The 10 students of batch B feel they have some conceptual doubt on circular-permutation. Mr. Mathew called them into the discussion room and asked them to sit down around a circular table which is surrounded by 13 chairs. Mr. Mathew told that his adjacent seat should not remain empty. Then find the number of ways in which the students can sit around a round table if Mr. Mathew also sits on a chair.

Answer 1

Hint: First, before proceeding for this, we must draw the diagram of the condition where on a circular table with 13 chairs let M be the fixed chair of Mr. Mathew and A and B are the adjacent chairs of Mr. Mathew which has to be filled. Then, for the selection of two students to be seated at A and B positions from the total of 10 students with both changing their seat is given by ${}^{10}{{C}_{2}}\times 2$. Then, for the arrangement of the anything within something is always defined by permutation which gives the final result.
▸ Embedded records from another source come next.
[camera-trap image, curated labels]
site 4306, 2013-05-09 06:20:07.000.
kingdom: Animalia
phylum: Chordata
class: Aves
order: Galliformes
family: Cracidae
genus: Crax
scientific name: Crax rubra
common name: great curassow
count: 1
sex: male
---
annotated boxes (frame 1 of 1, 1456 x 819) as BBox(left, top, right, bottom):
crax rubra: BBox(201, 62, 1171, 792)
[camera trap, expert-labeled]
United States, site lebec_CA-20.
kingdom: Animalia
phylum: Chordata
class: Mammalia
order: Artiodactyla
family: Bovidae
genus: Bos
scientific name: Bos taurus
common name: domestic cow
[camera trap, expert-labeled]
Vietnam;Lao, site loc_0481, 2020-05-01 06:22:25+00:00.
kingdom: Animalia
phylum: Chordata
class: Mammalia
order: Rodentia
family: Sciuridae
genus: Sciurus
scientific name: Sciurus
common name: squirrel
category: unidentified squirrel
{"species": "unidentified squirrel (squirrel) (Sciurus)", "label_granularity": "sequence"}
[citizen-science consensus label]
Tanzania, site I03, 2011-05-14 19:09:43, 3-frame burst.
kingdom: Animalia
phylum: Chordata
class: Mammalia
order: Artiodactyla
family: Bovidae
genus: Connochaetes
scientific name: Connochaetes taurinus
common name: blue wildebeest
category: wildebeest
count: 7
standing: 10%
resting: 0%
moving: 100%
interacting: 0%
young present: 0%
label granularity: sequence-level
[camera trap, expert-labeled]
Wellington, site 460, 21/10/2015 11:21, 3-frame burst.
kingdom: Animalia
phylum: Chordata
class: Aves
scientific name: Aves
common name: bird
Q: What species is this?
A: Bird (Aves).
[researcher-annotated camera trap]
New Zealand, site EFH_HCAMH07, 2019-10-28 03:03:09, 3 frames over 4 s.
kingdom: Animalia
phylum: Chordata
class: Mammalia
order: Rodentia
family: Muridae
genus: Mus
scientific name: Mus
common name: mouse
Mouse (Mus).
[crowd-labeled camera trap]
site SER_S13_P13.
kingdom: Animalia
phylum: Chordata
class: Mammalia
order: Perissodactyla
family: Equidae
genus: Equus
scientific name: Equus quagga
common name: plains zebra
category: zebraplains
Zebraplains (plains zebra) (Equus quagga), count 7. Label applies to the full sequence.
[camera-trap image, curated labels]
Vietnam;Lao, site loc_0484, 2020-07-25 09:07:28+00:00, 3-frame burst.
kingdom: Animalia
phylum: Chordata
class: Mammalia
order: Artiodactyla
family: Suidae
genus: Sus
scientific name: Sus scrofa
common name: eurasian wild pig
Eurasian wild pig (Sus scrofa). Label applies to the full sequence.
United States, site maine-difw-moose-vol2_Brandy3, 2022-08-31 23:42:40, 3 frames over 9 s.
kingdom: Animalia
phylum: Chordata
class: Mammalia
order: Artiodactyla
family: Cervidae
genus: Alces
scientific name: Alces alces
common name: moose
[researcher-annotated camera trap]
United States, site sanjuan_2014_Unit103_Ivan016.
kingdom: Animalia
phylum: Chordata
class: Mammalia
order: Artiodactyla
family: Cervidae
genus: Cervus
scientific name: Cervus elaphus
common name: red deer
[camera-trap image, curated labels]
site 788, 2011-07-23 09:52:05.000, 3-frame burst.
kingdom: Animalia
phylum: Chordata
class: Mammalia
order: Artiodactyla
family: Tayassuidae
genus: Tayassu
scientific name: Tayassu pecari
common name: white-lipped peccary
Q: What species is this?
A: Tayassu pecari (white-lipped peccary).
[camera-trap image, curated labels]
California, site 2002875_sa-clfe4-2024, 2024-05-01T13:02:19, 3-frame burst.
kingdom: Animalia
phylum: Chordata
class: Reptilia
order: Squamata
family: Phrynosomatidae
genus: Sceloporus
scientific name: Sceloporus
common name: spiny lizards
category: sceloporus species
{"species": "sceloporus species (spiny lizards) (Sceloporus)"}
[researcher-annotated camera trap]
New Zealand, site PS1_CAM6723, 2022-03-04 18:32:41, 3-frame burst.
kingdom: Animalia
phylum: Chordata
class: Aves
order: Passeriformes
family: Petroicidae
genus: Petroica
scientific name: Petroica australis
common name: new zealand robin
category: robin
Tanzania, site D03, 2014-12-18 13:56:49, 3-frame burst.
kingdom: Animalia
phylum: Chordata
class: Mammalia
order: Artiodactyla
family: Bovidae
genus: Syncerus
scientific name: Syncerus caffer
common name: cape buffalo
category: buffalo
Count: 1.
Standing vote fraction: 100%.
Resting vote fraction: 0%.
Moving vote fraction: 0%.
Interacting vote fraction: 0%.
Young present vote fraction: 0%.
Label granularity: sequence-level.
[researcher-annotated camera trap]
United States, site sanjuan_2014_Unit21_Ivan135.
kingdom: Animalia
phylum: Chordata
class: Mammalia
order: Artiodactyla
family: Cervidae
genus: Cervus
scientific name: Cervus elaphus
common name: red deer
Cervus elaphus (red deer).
Complete step by step answer:
In this question, we are supposed to find the number of ways in which the students can sit around a round table if Mr. Mathew also sits on a chair where 10 students are to be seated in a way so that adjacent chair of Mr. Mathew would not be empty from the 13 total chairs in the room.
So, before proceeding for this, we must draw the diagram of the condition where on a circular table with 13 chairs let M be the fixed chair of Mr. Mathew and A and B are the adjacent chairs of Mr. Mathew which has to be filled as:

Now, for the selection of two students be seated at A and B positions from the total of 10 students is given by:
${}^{10}{{C}_{2}}$
Moreover, we can see that A and B seated students can also interchange their positions, so we get the total arrangement of students adjacent to Mr. Mathew as:
${}^{10}{{C}_{2}}\times 2$
Now, we are left with 10 seats and 8 students and we have to arrange 8 students in 10 seats.
So, for the arrangement of anything within something is always defined by permutation.
Then, for the arrangement of 8 students in 10 seats left is given by:
${}^{10}{{P}_{8}}$
So, now the total number of the ways in which number of ways, in which the students can sit around a round table if Mr. Mathew also sit on a chair where 10 students are to be seated in a way so that adjacent chair of Mr. Mathew would not be empty from the 13 total chairs in room is given by:
${}^{10}{{C}_{2}}\times 2\times {}^{10}{{P}_{8}}$

Hence, the required answer is ${}^{10}{{C}_{2}}\times 2\times {}^{10}{{P}_{8}}$.

Note:
Now, to solve these types of questions we need to know some of the basics of the permutation and combination. So, the formula for the combination which is used for selection is given by
$^{n}{{C}_{r}}=\dfrac{n!}{\left( n-r \right)!r!}$
Also, the formula for the permutation which is used for arrangement is given by:
$^{n}{{P}_{r}}=\dfrac{n!}{\left( n-r \right)!}$